Render the material as a numbered list, starting at its first line and ending at the line that contains "426L477 430L507 454H556V338L464", with both of those lines included. Omit any blank lines, and leave the pictures out of the answer.

>> START Extracted data

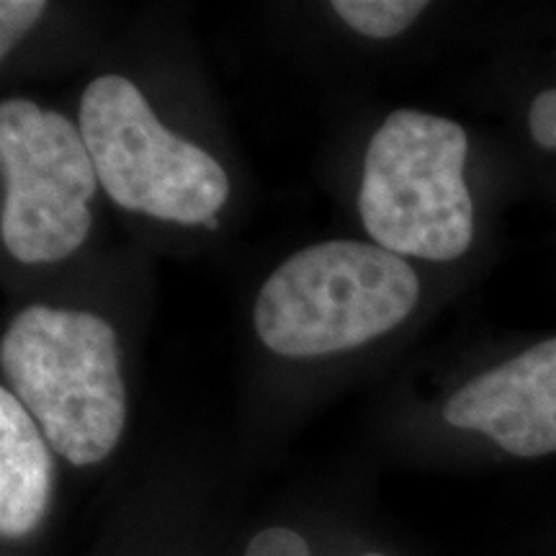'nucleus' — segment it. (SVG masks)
Segmentation results:
<instances>
[{
    "label": "nucleus",
    "instance_id": "f257e3e1",
    "mask_svg": "<svg viewBox=\"0 0 556 556\" xmlns=\"http://www.w3.org/2000/svg\"><path fill=\"white\" fill-rule=\"evenodd\" d=\"M0 364L13 394L70 464L90 467L116 448L127 392L106 319L31 304L5 330Z\"/></svg>",
    "mask_w": 556,
    "mask_h": 556
},
{
    "label": "nucleus",
    "instance_id": "f03ea898",
    "mask_svg": "<svg viewBox=\"0 0 556 556\" xmlns=\"http://www.w3.org/2000/svg\"><path fill=\"white\" fill-rule=\"evenodd\" d=\"M420 299L413 266L358 240H330L281 263L255 299V330L278 356L312 358L371 343Z\"/></svg>",
    "mask_w": 556,
    "mask_h": 556
},
{
    "label": "nucleus",
    "instance_id": "7ed1b4c3",
    "mask_svg": "<svg viewBox=\"0 0 556 556\" xmlns=\"http://www.w3.org/2000/svg\"><path fill=\"white\" fill-rule=\"evenodd\" d=\"M469 139L456 122L400 109L366 150L358 212L379 248L400 258L454 261L475 238L464 165Z\"/></svg>",
    "mask_w": 556,
    "mask_h": 556
},
{
    "label": "nucleus",
    "instance_id": "20e7f679",
    "mask_svg": "<svg viewBox=\"0 0 556 556\" xmlns=\"http://www.w3.org/2000/svg\"><path fill=\"white\" fill-rule=\"evenodd\" d=\"M78 129L109 199L178 225L217 219L229 197L222 165L163 127L124 75H101L80 99Z\"/></svg>",
    "mask_w": 556,
    "mask_h": 556
},
{
    "label": "nucleus",
    "instance_id": "39448f33",
    "mask_svg": "<svg viewBox=\"0 0 556 556\" xmlns=\"http://www.w3.org/2000/svg\"><path fill=\"white\" fill-rule=\"evenodd\" d=\"M3 245L21 263H58L88 238L96 197L93 160L80 129L34 101L0 106Z\"/></svg>",
    "mask_w": 556,
    "mask_h": 556
},
{
    "label": "nucleus",
    "instance_id": "423d86ee",
    "mask_svg": "<svg viewBox=\"0 0 556 556\" xmlns=\"http://www.w3.org/2000/svg\"><path fill=\"white\" fill-rule=\"evenodd\" d=\"M448 426L477 430L507 454H556V338L464 384L443 409Z\"/></svg>",
    "mask_w": 556,
    "mask_h": 556
},
{
    "label": "nucleus",
    "instance_id": "0eeeda50",
    "mask_svg": "<svg viewBox=\"0 0 556 556\" xmlns=\"http://www.w3.org/2000/svg\"><path fill=\"white\" fill-rule=\"evenodd\" d=\"M52 495V458L37 420L9 387L0 389V533L29 536Z\"/></svg>",
    "mask_w": 556,
    "mask_h": 556
},
{
    "label": "nucleus",
    "instance_id": "6e6552de",
    "mask_svg": "<svg viewBox=\"0 0 556 556\" xmlns=\"http://www.w3.org/2000/svg\"><path fill=\"white\" fill-rule=\"evenodd\" d=\"M332 9L351 29L371 39H392L426 11L420 0H336Z\"/></svg>",
    "mask_w": 556,
    "mask_h": 556
},
{
    "label": "nucleus",
    "instance_id": "1a4fd4ad",
    "mask_svg": "<svg viewBox=\"0 0 556 556\" xmlns=\"http://www.w3.org/2000/svg\"><path fill=\"white\" fill-rule=\"evenodd\" d=\"M47 5L41 0H3L0 3V58H9L16 41L37 24Z\"/></svg>",
    "mask_w": 556,
    "mask_h": 556
},
{
    "label": "nucleus",
    "instance_id": "9d476101",
    "mask_svg": "<svg viewBox=\"0 0 556 556\" xmlns=\"http://www.w3.org/2000/svg\"><path fill=\"white\" fill-rule=\"evenodd\" d=\"M245 556H309V546L291 528H266L250 541Z\"/></svg>",
    "mask_w": 556,
    "mask_h": 556
},
{
    "label": "nucleus",
    "instance_id": "9b49d317",
    "mask_svg": "<svg viewBox=\"0 0 556 556\" xmlns=\"http://www.w3.org/2000/svg\"><path fill=\"white\" fill-rule=\"evenodd\" d=\"M528 129L539 148L556 150V90H544L528 109Z\"/></svg>",
    "mask_w": 556,
    "mask_h": 556
},
{
    "label": "nucleus",
    "instance_id": "f8f14e48",
    "mask_svg": "<svg viewBox=\"0 0 556 556\" xmlns=\"http://www.w3.org/2000/svg\"><path fill=\"white\" fill-rule=\"evenodd\" d=\"M364 556H381V554H364Z\"/></svg>",
    "mask_w": 556,
    "mask_h": 556
}]
</instances>
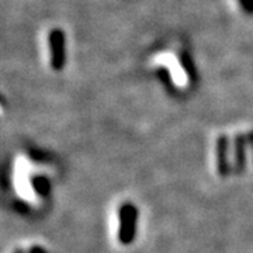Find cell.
Instances as JSON below:
<instances>
[{
	"label": "cell",
	"instance_id": "obj_4",
	"mask_svg": "<svg viewBox=\"0 0 253 253\" xmlns=\"http://www.w3.org/2000/svg\"><path fill=\"white\" fill-rule=\"evenodd\" d=\"M6 111H7V107H6V100L0 96V124H1V123H3V120L6 118Z\"/></svg>",
	"mask_w": 253,
	"mask_h": 253
},
{
	"label": "cell",
	"instance_id": "obj_2",
	"mask_svg": "<svg viewBox=\"0 0 253 253\" xmlns=\"http://www.w3.org/2000/svg\"><path fill=\"white\" fill-rule=\"evenodd\" d=\"M46 59L49 66L58 68L63 62V36L58 30H49L45 37Z\"/></svg>",
	"mask_w": 253,
	"mask_h": 253
},
{
	"label": "cell",
	"instance_id": "obj_1",
	"mask_svg": "<svg viewBox=\"0 0 253 253\" xmlns=\"http://www.w3.org/2000/svg\"><path fill=\"white\" fill-rule=\"evenodd\" d=\"M52 168L31 149H17L4 169V189L21 210L37 211L44 206L51 189Z\"/></svg>",
	"mask_w": 253,
	"mask_h": 253
},
{
	"label": "cell",
	"instance_id": "obj_3",
	"mask_svg": "<svg viewBox=\"0 0 253 253\" xmlns=\"http://www.w3.org/2000/svg\"><path fill=\"white\" fill-rule=\"evenodd\" d=\"M3 253H51L44 242L34 238L17 239L3 251Z\"/></svg>",
	"mask_w": 253,
	"mask_h": 253
}]
</instances>
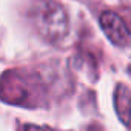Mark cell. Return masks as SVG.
<instances>
[{"label": "cell", "mask_w": 131, "mask_h": 131, "mask_svg": "<svg viewBox=\"0 0 131 131\" xmlns=\"http://www.w3.org/2000/svg\"><path fill=\"white\" fill-rule=\"evenodd\" d=\"M36 25L39 31L51 42H57L63 39L68 32V17L65 9L52 2L43 0L36 11Z\"/></svg>", "instance_id": "6da1fadb"}, {"label": "cell", "mask_w": 131, "mask_h": 131, "mask_svg": "<svg viewBox=\"0 0 131 131\" xmlns=\"http://www.w3.org/2000/svg\"><path fill=\"white\" fill-rule=\"evenodd\" d=\"M0 99L11 105H22L28 99V86L19 71H6L0 77Z\"/></svg>", "instance_id": "7a4b0ae2"}, {"label": "cell", "mask_w": 131, "mask_h": 131, "mask_svg": "<svg viewBox=\"0 0 131 131\" xmlns=\"http://www.w3.org/2000/svg\"><path fill=\"white\" fill-rule=\"evenodd\" d=\"M99 23L105 36L117 46H125L131 40V32L123 22V19L113 13V11H105L99 17Z\"/></svg>", "instance_id": "3957f363"}, {"label": "cell", "mask_w": 131, "mask_h": 131, "mask_svg": "<svg viewBox=\"0 0 131 131\" xmlns=\"http://www.w3.org/2000/svg\"><path fill=\"white\" fill-rule=\"evenodd\" d=\"M114 105L119 119L128 126L131 122V93L126 86L119 85L114 93Z\"/></svg>", "instance_id": "277c9868"}, {"label": "cell", "mask_w": 131, "mask_h": 131, "mask_svg": "<svg viewBox=\"0 0 131 131\" xmlns=\"http://www.w3.org/2000/svg\"><path fill=\"white\" fill-rule=\"evenodd\" d=\"M23 131H46V129L42 126H37V125H26L23 128Z\"/></svg>", "instance_id": "5b68a950"}]
</instances>
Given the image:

>> END Extracted data

**Finished exercise:**
1. 'nucleus' — segment it. (SVG masks)
2. Segmentation results:
3. <instances>
4. [{
5.     "label": "nucleus",
6.     "instance_id": "f257e3e1",
7.     "mask_svg": "<svg viewBox=\"0 0 556 556\" xmlns=\"http://www.w3.org/2000/svg\"><path fill=\"white\" fill-rule=\"evenodd\" d=\"M0 364L13 394L70 464L90 467L116 448L127 392L106 319L31 304L5 330Z\"/></svg>",
8.     "mask_w": 556,
9.     "mask_h": 556
10. },
11. {
12.     "label": "nucleus",
13.     "instance_id": "f03ea898",
14.     "mask_svg": "<svg viewBox=\"0 0 556 556\" xmlns=\"http://www.w3.org/2000/svg\"><path fill=\"white\" fill-rule=\"evenodd\" d=\"M420 299L413 266L358 240H330L281 263L255 299V330L278 356L312 358L371 343Z\"/></svg>",
15.     "mask_w": 556,
16.     "mask_h": 556
17. },
18. {
19.     "label": "nucleus",
20.     "instance_id": "7ed1b4c3",
21.     "mask_svg": "<svg viewBox=\"0 0 556 556\" xmlns=\"http://www.w3.org/2000/svg\"><path fill=\"white\" fill-rule=\"evenodd\" d=\"M469 139L456 122L400 109L366 150L358 212L379 248L400 258L454 261L475 238L464 165Z\"/></svg>",
22.     "mask_w": 556,
23.     "mask_h": 556
24. },
25. {
26.     "label": "nucleus",
27.     "instance_id": "20e7f679",
28.     "mask_svg": "<svg viewBox=\"0 0 556 556\" xmlns=\"http://www.w3.org/2000/svg\"><path fill=\"white\" fill-rule=\"evenodd\" d=\"M78 129L109 199L178 225L217 219L229 197L222 165L163 127L124 75H101L80 99Z\"/></svg>",
29.     "mask_w": 556,
30.     "mask_h": 556
31. },
32. {
33.     "label": "nucleus",
34.     "instance_id": "39448f33",
35.     "mask_svg": "<svg viewBox=\"0 0 556 556\" xmlns=\"http://www.w3.org/2000/svg\"><path fill=\"white\" fill-rule=\"evenodd\" d=\"M3 245L21 263H58L88 238L96 197L93 160L80 129L34 101L0 106Z\"/></svg>",
36.     "mask_w": 556,
37.     "mask_h": 556
38. },
39. {
40.     "label": "nucleus",
41.     "instance_id": "423d86ee",
42.     "mask_svg": "<svg viewBox=\"0 0 556 556\" xmlns=\"http://www.w3.org/2000/svg\"><path fill=\"white\" fill-rule=\"evenodd\" d=\"M448 426L477 430L507 454H556V338L464 384L443 409Z\"/></svg>",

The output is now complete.